Kagan's lab identified peroxisomes and confirmed mitochondria as organelles that initiate signaling by the RIG-I like Receptors (RLRs).[12] These organelles were found to induce distinct classes of interferon (IFN) genes, with Type III IFNs being selectively induced from peroxisomes and Type I IFNs from mitochondria.[13] Kagan's studies of the cGAS-STING pathway revealed mutant cGAS proteins that signal from within mitochondria to induce Type I IFNs,[14] and the role of mitochondrial reactive oxygen species in potentiating inflammasome-mediated pyroptosis through oxidation of the pore forming protein gasdermin D.[15]

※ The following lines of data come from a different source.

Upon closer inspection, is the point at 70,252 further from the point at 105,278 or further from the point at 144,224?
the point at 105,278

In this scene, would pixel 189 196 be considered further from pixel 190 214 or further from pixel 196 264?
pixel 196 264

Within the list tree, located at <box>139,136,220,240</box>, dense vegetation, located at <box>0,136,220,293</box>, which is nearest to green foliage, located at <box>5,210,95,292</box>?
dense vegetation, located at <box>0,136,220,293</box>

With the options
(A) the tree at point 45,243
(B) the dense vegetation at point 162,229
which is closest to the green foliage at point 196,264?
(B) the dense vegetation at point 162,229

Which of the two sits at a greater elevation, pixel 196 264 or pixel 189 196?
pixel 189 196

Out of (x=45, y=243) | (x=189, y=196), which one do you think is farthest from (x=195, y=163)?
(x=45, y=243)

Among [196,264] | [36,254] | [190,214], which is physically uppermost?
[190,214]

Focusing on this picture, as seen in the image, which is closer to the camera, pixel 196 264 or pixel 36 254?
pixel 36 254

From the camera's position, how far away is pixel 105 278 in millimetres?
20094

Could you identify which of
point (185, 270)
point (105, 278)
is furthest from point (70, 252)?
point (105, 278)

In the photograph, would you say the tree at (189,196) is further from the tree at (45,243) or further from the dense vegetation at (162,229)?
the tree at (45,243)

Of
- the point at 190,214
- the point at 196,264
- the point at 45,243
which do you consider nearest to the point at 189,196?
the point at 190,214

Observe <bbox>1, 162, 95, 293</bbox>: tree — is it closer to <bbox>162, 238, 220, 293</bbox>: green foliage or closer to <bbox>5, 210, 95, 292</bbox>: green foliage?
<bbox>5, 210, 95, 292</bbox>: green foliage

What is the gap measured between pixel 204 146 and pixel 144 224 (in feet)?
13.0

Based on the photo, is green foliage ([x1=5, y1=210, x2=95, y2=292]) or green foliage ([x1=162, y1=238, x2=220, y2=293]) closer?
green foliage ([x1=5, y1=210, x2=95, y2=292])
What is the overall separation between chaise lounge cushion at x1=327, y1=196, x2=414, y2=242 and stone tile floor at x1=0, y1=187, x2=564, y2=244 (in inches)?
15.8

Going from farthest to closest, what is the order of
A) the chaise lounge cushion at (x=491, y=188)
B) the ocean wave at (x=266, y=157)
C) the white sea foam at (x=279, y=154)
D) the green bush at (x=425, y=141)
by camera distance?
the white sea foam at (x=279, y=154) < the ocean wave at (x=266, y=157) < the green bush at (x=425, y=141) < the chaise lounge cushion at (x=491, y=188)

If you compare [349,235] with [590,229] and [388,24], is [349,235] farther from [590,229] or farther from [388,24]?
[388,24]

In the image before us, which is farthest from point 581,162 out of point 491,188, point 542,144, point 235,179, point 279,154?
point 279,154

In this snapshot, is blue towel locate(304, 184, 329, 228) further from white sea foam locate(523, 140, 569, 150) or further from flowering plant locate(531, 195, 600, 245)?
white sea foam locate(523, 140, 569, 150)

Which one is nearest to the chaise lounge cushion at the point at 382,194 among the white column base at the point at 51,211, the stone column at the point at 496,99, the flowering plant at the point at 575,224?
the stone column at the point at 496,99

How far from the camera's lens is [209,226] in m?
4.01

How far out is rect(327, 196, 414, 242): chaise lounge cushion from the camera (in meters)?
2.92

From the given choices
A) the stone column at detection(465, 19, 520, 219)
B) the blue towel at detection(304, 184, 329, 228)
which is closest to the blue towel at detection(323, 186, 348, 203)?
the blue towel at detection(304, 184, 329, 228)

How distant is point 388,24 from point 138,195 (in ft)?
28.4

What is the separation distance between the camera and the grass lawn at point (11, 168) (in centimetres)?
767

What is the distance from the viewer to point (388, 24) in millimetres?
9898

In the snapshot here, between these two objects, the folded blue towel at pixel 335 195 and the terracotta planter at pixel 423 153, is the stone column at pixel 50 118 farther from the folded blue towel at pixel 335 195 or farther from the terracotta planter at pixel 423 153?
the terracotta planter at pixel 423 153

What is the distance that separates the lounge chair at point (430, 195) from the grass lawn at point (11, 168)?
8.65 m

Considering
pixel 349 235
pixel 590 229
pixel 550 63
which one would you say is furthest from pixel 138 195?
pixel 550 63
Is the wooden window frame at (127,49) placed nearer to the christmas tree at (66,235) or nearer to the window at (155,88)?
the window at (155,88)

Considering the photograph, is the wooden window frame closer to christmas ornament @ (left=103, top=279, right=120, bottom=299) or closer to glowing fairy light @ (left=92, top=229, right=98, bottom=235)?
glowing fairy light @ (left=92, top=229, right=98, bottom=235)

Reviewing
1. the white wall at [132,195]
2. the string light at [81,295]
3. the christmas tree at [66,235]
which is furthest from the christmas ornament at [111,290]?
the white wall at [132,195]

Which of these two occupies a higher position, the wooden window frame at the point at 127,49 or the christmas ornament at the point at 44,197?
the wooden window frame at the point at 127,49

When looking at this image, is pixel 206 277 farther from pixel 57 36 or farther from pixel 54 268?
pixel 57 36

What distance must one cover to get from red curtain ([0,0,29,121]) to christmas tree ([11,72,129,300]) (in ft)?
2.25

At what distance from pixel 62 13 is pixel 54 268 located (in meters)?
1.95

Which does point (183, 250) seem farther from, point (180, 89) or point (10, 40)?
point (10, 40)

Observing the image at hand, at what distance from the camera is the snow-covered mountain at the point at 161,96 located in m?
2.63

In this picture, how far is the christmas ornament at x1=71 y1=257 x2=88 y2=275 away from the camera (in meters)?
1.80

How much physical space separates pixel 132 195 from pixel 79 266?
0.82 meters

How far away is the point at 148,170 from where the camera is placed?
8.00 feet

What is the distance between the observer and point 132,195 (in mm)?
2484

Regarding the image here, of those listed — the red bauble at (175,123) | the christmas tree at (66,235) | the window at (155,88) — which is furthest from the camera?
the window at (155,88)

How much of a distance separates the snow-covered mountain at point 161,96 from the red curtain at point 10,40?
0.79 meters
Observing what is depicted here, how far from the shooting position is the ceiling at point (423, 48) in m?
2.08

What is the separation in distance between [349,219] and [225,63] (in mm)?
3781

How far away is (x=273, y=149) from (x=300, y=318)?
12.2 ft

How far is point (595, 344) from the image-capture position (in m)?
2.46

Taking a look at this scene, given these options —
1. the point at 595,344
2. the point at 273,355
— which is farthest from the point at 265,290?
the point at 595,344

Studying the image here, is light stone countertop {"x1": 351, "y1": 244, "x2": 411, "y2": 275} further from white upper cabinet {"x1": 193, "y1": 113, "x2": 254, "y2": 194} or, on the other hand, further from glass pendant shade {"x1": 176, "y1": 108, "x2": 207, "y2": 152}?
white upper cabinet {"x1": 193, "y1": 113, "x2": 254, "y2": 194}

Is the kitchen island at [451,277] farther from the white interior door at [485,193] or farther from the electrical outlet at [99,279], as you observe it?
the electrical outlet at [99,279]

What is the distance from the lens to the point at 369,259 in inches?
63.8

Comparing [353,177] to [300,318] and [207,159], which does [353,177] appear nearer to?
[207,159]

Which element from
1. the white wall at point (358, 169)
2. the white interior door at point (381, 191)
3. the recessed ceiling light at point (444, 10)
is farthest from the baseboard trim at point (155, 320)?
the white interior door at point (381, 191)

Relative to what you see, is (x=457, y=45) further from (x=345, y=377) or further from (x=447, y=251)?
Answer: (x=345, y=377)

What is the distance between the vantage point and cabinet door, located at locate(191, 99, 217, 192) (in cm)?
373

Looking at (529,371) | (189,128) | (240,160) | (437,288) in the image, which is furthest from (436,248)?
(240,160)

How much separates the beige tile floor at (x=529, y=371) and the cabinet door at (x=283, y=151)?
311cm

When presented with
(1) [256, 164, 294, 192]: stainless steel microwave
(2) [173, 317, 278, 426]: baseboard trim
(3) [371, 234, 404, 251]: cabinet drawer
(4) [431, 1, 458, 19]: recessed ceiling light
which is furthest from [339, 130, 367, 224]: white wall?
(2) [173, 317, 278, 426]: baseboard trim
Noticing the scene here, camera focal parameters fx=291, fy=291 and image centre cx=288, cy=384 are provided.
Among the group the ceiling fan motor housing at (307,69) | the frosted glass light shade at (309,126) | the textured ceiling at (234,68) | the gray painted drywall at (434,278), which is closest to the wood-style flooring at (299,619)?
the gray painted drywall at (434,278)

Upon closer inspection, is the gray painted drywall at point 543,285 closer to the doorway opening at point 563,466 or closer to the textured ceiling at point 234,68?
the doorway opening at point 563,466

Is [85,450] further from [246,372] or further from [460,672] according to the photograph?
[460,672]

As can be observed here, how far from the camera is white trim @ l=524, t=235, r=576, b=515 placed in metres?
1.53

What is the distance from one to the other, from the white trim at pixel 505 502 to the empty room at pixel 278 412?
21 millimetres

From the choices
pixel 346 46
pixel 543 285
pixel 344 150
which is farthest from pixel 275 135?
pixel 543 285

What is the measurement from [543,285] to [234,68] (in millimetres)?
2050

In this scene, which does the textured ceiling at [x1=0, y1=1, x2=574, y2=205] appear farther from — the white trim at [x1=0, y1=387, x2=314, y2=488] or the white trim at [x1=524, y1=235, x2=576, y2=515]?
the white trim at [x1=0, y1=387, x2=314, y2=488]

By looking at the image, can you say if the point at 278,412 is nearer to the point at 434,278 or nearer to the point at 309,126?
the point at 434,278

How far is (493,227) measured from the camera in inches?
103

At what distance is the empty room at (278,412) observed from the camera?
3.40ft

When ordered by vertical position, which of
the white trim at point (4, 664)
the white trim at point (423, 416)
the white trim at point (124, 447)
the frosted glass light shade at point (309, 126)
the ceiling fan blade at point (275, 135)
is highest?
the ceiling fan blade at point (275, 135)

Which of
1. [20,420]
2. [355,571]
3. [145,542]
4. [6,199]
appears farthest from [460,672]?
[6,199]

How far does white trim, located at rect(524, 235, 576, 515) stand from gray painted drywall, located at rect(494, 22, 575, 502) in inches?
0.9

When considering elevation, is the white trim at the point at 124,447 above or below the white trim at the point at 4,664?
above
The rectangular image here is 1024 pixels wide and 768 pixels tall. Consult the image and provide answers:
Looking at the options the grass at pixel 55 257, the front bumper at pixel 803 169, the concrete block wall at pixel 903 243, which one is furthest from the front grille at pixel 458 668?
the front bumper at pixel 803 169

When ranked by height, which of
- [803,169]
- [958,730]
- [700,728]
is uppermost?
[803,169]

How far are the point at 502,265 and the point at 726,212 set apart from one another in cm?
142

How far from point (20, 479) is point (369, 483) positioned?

Kagan's work with Dr. Randi Rotjan explored the limits of innate immune pattern recognition.[16] They discovered that human and mouse cells were unable to detect bacteria from ecosystems that are not inhabited by mammals. Specifically, the LPS receptors CD14, MD-2, TLR4, caspase-4 and caspase-11 were unable to detect LPS from >80% of bacteria harvested from the deep central Pacific Ocean. These findings established that LPS receptors preferentially detect bacteria from sympatric habitats—suggesting that innate immunity is defined locally, not globally.[16]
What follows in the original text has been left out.